Records for the exercise –

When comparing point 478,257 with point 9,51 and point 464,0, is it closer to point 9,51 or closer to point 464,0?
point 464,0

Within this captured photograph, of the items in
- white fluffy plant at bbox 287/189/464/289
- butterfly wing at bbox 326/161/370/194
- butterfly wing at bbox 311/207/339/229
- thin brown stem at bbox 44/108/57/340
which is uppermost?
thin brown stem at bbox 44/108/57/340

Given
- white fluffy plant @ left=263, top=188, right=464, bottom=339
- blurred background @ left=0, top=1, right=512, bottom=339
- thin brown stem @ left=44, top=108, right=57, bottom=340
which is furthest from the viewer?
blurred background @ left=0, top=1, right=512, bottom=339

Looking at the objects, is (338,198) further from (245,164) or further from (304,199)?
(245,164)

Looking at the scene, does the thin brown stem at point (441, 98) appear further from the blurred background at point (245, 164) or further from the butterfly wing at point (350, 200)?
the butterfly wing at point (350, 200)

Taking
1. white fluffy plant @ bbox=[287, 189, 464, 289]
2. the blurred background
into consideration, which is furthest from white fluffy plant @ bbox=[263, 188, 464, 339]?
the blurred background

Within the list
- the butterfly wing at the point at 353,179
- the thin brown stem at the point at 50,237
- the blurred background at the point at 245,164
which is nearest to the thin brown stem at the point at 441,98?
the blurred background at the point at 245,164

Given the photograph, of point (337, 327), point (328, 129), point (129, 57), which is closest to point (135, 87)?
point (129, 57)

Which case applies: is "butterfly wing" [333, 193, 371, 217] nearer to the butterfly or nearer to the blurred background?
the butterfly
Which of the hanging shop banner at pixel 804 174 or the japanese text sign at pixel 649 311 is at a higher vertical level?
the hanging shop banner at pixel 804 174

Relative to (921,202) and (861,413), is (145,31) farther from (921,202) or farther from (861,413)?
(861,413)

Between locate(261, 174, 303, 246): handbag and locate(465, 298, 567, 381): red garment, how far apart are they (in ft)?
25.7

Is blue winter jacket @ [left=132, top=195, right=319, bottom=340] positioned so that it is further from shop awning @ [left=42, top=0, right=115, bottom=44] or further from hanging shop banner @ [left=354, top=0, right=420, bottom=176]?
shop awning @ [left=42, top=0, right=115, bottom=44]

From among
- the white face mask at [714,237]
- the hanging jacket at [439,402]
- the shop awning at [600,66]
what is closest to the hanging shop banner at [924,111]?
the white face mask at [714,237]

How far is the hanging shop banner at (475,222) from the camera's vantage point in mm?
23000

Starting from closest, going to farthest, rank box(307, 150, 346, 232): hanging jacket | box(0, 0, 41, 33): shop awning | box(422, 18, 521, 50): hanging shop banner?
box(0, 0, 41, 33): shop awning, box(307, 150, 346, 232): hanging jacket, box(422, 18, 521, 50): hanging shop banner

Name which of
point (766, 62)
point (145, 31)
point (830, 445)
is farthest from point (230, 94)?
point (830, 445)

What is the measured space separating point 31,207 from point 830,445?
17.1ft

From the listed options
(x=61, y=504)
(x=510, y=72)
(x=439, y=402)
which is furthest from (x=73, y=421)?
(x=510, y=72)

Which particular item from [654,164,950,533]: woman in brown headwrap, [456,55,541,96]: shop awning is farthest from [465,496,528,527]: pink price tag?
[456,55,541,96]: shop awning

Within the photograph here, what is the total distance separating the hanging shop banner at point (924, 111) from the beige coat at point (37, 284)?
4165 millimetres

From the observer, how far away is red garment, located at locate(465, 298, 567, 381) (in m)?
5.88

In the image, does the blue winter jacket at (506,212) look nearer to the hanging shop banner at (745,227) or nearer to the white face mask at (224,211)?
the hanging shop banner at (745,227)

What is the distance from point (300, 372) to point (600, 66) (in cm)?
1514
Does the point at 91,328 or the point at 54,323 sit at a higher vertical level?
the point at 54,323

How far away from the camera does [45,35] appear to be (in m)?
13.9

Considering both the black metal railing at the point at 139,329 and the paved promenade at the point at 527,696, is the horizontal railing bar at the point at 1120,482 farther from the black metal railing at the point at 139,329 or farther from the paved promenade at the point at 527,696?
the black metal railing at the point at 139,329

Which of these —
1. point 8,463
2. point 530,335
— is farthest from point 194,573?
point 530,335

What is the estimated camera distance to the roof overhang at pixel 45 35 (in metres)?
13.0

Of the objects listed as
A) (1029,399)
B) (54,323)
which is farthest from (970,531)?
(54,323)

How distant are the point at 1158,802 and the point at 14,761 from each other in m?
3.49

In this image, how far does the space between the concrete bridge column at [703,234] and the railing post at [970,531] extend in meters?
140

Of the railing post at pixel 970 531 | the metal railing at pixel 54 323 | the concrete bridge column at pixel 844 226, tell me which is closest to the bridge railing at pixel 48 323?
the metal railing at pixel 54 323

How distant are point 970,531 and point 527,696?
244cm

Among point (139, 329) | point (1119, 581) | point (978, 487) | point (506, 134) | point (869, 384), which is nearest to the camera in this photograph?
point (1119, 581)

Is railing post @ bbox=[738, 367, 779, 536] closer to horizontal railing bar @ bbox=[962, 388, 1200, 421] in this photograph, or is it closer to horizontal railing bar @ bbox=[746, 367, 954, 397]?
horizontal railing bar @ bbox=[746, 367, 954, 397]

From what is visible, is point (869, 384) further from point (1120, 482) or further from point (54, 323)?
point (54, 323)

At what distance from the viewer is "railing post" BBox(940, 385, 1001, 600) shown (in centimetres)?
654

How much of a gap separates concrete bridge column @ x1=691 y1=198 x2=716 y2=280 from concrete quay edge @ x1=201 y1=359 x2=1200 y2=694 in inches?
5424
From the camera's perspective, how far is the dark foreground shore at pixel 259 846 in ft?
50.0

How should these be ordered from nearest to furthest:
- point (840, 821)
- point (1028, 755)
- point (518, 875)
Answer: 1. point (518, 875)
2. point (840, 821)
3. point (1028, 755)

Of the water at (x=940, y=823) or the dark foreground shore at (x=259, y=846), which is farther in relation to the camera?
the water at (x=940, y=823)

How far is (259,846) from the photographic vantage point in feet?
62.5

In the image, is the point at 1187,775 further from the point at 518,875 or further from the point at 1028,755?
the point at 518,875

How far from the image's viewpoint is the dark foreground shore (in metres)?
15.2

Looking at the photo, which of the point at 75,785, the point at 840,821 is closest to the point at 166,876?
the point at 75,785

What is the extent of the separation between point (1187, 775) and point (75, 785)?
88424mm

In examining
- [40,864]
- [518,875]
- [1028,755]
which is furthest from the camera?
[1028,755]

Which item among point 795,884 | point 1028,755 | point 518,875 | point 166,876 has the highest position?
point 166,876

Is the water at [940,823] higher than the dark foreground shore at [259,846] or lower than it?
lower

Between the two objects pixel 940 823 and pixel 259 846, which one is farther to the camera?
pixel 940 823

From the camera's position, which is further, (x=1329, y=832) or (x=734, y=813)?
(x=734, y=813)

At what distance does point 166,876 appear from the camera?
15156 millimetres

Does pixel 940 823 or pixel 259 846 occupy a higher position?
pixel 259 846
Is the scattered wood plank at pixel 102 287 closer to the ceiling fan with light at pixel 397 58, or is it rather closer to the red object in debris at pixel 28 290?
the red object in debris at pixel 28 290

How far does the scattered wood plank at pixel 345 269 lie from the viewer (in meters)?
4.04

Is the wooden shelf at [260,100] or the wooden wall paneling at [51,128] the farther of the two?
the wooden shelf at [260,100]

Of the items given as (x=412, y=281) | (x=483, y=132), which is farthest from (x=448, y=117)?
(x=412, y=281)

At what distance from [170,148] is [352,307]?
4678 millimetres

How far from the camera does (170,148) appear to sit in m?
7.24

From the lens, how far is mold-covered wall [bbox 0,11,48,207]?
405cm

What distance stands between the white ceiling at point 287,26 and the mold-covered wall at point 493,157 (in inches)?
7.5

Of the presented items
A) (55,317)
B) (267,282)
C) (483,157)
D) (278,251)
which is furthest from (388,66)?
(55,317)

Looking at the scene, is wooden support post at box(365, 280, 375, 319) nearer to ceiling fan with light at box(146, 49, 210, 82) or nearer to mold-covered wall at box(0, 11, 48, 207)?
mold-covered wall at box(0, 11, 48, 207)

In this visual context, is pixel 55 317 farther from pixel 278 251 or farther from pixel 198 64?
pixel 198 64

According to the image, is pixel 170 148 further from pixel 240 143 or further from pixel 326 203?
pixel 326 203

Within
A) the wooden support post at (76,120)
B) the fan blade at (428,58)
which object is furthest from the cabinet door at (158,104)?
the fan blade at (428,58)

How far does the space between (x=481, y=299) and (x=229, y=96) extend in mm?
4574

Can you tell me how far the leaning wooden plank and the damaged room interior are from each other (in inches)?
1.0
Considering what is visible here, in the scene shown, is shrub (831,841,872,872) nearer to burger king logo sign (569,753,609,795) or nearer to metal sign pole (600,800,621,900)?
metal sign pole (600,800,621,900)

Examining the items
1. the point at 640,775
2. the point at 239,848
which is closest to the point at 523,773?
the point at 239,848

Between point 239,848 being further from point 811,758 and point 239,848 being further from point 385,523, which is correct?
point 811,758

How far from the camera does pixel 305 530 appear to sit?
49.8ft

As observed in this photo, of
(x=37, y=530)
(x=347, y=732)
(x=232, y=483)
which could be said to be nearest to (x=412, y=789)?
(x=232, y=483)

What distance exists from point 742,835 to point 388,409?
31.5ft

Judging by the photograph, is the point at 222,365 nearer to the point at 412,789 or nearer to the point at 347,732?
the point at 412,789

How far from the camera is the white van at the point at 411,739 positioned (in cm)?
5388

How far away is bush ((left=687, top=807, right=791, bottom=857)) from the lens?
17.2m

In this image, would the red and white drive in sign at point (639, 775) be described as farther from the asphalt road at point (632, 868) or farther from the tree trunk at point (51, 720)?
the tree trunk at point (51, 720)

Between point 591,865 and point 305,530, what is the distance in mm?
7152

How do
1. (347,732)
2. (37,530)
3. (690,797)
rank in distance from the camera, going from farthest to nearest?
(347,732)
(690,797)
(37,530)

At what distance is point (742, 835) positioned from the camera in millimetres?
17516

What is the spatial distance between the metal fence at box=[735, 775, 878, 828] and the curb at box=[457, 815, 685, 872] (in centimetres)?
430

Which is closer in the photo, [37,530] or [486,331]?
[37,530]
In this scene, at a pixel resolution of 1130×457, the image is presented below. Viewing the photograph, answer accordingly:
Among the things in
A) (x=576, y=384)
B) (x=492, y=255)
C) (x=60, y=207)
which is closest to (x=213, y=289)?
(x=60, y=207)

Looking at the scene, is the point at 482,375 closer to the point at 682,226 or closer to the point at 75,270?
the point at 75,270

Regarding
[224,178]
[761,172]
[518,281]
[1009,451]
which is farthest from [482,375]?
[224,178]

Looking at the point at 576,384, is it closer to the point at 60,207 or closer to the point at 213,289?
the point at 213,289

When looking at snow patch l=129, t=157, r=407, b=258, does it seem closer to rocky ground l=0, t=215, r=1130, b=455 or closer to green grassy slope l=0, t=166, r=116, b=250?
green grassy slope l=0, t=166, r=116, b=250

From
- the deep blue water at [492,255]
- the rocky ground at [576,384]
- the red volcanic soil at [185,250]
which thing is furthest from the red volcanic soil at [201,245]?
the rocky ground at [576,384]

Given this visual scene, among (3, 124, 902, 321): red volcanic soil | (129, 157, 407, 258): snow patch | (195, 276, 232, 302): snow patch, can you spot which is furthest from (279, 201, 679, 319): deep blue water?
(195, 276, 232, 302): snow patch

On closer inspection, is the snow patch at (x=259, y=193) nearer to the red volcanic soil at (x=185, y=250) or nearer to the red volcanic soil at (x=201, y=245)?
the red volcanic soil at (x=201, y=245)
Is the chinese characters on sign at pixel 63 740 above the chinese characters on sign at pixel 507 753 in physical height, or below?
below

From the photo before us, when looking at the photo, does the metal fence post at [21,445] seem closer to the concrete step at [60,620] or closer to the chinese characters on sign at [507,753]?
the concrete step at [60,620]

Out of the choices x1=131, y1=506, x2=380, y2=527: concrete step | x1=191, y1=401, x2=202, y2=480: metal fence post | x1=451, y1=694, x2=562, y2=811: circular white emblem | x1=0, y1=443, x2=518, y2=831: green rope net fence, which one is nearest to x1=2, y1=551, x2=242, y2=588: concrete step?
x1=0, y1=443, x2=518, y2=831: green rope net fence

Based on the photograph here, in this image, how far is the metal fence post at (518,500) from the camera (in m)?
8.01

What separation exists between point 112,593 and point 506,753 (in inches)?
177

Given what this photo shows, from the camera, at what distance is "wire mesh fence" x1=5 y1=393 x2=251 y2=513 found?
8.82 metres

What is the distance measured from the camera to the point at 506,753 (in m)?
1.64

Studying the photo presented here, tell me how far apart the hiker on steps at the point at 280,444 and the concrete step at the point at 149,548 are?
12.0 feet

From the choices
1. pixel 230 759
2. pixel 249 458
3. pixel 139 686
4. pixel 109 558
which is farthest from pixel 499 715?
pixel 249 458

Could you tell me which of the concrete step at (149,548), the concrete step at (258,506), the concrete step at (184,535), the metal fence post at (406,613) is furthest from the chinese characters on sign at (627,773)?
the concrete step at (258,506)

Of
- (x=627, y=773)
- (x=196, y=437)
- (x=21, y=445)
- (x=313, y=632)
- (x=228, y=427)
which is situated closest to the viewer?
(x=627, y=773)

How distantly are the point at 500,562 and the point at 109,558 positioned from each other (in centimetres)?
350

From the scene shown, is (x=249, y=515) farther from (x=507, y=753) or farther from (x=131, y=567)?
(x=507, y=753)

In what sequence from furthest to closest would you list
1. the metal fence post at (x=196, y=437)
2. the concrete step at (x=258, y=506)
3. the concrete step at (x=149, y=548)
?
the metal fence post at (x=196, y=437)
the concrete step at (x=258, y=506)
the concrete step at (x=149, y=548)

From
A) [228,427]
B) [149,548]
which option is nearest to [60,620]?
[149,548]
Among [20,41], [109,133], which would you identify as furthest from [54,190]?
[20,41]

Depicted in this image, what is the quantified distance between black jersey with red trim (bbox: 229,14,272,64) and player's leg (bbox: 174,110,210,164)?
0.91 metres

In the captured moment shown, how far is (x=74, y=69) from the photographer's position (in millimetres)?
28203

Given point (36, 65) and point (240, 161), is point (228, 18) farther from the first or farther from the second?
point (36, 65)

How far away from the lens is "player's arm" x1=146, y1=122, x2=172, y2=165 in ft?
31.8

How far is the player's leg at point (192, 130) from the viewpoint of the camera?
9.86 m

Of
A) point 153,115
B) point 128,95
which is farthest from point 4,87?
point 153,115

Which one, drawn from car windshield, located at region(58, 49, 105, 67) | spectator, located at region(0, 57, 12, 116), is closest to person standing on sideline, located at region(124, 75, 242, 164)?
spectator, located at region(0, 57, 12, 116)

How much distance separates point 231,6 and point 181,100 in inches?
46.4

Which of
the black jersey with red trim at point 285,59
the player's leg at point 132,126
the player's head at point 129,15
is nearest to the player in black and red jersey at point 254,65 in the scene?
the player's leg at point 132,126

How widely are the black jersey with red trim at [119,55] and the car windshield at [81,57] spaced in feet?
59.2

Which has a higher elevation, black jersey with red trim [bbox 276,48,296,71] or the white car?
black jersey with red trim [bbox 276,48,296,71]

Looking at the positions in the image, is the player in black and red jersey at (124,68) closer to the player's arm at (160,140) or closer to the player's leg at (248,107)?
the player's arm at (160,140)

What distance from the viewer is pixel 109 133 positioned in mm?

Stated goal – From the line holding "How far is the player's" to the last line of the records, quote each line exactly and add nothing.

Task response –
How far is the player's leg at point (192, 130) from the viewpoint of the camera?
9.86 m

Of
A) point 153,115
B) point 128,95
which is farthest from point 4,87?
point 153,115

Which one, drawn from car windshield, located at region(58, 49, 105, 67) | spectator, located at region(0, 57, 12, 116), is closest to person standing on sideline, located at region(124, 75, 242, 164)?
spectator, located at region(0, 57, 12, 116)

How much distance separates point 231,6 and point 181,100 in inches?
46.4

Which of
the black jersey with red trim at point 285,59
the player's leg at point 132,126
the player's head at point 129,15
is nearest to the player in black and red jersey at point 254,65 in the scene?
the player's leg at point 132,126

How widely are the black jersey with red trim at [119,55] and the car windshield at [81,57] spaced in feet?
59.2

Which has a higher elevation, black jersey with red trim [bbox 276,48,296,71] or the white car?
black jersey with red trim [bbox 276,48,296,71]

Looking at the positions in the image, is the player in black and red jersey at (124,68) closer to the player's arm at (160,140) or closer to the player's leg at (248,107)?
the player's arm at (160,140)

What distance from the viewer is pixel 109 133 positioned in mm?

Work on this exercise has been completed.